James Bethel said it was unclear whether domestic cats could transmit the coronavirus.

He told Channel 4 News: “We must not forget how little we know about this disease. There was a time when we were very unclear about whether domestic pets could transmit the disease.

“In fact, at one point there was a thought that we might have to ask the public to cull all cats in the UK. Can you imagine what would happen if we were to do that?”

In July 2020, at the height of the Covid crisis, cat owners were warned not to kiss their pets after a female Siamese became the first known animal in the UK to catch the Siamese disease.
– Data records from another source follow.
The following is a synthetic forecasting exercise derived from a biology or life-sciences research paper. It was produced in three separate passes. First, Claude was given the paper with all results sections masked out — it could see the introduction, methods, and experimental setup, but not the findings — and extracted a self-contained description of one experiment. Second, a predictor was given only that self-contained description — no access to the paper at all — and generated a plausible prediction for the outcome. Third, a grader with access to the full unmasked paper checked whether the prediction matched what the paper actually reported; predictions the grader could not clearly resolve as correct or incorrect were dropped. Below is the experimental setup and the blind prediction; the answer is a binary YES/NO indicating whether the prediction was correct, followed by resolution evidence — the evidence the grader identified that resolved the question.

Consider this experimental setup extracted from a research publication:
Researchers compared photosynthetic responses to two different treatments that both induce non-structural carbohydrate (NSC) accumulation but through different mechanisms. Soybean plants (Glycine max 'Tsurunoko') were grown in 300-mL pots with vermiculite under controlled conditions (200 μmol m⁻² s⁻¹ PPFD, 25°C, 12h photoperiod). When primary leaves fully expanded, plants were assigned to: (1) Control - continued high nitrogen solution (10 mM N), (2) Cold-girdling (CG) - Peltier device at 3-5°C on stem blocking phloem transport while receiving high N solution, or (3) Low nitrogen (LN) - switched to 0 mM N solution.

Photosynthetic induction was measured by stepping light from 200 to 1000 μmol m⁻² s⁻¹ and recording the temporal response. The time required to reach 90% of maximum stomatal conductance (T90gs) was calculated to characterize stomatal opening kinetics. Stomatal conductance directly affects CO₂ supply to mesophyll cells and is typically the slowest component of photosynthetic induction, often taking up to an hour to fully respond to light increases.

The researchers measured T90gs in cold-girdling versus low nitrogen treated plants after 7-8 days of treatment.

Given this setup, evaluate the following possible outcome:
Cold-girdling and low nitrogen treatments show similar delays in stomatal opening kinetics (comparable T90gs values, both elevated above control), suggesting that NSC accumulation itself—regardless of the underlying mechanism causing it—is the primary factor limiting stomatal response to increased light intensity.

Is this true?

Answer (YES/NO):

Went.

Margaret Hosey, a professor of comparative virology at the University of Glasgow who led the screening programme, advised cat owners to “observe very careful hygiene” at the time.

It comes as Lord Bethel’s boss at the time, Matt Hancock, the former health secretary, is facing a series of claims based on a leaked cache of more than 100,000 WhatsApp messages.

The messages provide an insight into how the UK government operated at the start of the pandemic. They include the suggestion that Hancock had asked England’s Chief Medical Officer, Prof. Rejected advice from Sir Chris Whitty to test everyone visiting care homes in England for Covid.

Hancock strongly denies clinical advice. A spokesperson called the claim “categorically untrue”.